Dataset records:
(begin)

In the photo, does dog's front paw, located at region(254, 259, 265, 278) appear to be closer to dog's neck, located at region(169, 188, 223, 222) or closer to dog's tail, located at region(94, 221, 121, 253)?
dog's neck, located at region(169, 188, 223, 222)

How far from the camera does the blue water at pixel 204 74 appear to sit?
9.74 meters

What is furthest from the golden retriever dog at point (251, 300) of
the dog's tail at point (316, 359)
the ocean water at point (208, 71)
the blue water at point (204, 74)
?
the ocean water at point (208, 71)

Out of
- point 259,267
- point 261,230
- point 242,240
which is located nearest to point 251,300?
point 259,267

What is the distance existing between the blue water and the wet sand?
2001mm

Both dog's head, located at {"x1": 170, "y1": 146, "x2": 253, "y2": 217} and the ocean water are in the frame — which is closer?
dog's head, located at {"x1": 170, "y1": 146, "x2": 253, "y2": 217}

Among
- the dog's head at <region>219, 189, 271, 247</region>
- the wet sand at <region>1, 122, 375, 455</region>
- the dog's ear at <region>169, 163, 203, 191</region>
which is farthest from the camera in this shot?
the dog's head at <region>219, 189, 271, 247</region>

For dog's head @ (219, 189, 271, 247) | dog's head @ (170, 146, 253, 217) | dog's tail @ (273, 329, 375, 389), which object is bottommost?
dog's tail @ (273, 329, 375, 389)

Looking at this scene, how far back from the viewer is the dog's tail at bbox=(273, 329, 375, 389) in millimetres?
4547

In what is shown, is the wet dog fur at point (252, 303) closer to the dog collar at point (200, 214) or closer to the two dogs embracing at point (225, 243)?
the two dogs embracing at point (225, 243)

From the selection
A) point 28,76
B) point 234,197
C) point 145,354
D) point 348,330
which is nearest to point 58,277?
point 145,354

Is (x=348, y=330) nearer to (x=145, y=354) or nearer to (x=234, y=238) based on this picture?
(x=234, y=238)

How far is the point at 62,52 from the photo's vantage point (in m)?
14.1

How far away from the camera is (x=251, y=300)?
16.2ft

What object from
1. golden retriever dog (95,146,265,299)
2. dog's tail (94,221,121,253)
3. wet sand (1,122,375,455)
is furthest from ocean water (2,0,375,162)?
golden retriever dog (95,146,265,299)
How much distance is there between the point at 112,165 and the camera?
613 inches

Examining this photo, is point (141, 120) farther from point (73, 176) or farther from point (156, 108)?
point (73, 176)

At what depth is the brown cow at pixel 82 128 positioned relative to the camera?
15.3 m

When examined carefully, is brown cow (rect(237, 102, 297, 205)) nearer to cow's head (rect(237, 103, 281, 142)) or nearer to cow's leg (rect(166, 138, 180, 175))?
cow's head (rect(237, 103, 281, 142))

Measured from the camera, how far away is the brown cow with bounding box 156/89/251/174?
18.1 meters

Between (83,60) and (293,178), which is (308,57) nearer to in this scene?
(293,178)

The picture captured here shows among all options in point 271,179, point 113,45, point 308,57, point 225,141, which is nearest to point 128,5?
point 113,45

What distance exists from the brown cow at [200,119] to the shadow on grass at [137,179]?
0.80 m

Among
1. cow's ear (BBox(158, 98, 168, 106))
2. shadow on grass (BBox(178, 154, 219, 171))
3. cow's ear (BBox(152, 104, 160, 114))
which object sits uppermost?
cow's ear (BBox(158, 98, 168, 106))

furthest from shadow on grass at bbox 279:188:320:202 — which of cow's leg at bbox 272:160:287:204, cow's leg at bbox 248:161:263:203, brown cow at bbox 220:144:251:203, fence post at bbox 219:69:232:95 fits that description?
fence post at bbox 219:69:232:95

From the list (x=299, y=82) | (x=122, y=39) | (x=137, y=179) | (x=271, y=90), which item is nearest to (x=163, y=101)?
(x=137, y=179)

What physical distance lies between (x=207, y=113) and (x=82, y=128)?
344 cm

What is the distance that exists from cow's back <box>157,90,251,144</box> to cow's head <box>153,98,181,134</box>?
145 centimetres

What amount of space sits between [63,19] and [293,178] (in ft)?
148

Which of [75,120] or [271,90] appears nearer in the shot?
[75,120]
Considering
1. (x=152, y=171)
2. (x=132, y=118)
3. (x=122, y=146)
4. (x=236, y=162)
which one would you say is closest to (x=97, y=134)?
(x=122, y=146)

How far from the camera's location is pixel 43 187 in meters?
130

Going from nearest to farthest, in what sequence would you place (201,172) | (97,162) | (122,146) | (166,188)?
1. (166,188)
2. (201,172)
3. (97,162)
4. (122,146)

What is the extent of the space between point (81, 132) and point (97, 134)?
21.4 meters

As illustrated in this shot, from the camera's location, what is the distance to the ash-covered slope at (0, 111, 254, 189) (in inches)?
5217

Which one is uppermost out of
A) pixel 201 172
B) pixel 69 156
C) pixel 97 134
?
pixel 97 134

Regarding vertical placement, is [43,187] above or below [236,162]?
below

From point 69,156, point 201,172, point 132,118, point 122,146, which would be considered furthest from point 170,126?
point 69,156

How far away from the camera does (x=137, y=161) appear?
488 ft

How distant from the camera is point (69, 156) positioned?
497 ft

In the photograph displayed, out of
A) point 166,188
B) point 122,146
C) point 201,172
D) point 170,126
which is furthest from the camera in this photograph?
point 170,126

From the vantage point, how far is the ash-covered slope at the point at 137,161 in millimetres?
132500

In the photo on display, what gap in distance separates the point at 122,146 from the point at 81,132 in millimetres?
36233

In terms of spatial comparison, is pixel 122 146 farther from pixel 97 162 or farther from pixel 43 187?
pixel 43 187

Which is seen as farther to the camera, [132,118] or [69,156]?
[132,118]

(end)

» **Short exercise**
Rewrite every line of the rows, requests included, starting at the line containing "Which of [75,120]" and ending at the last line of the rows. Shift every number in the answers by -62, including coordinates, distances and rank positions.

» **Complete output**
Which of [75,120] or [271,90] appears nearer in the shot?
[13,58]
Considering
1. (x=152, y=171)
2. (x=132, y=118)
3. (x=122, y=146)
4. (x=236, y=162)
which one would you say is closest to (x=97, y=134)?
(x=60, y=84)

How far from the camera's location is pixel 43 187 in meters?
68

Going from nearest to farthest, in what sequence would you place (201,172) | (97,162) | (122,146) | (166,188)?
-61. (104,126)
-60. (139,110)
-59. (35,100)
-58. (60,84)

What is the extent of the space between point (81, 132) and point (97, 134)?
-40.6 meters

As illustrated in this shot, from the camera's location, what is the distance to the ash-covered slope at (0, 111, 254, 189) (in inches)?
5155

Which one is uppermost out of
A) pixel 201 172
B) pixel 69 156
C) pixel 97 134
?
pixel 35 72

Regarding vertical placement, is [43,187] above or below [236,162]?
below

From point 69,156, point 201,172, point 132,118, point 122,146, which would be considered furthest from point 170,126?
point 7,94

How far away from the camera does (x=137, y=161) appear?
426 ft

How distant from the camera is point (69, 156) positioned?
435 ft

In the photograph displayed, out of
A) point 166,188
B) point 122,146
C) point 201,172
D) point 170,126
which is furthest from the camera in this photograph?
point 108,64

From the vantage point, how far is the ash-covered slope at the point at 137,161 in millimetres?
132438

In the photo on display, what gap in distance separates the point at 122,146 from the point at 81,132 in millimetres?
36171

In terms of spatial comparison, is pixel 122 146 farther from pixel 97 162 or farther from pixel 43 187?
pixel -19 125

Which is seen as farther to the camera, [132,118] or [69,156]?
[70,56]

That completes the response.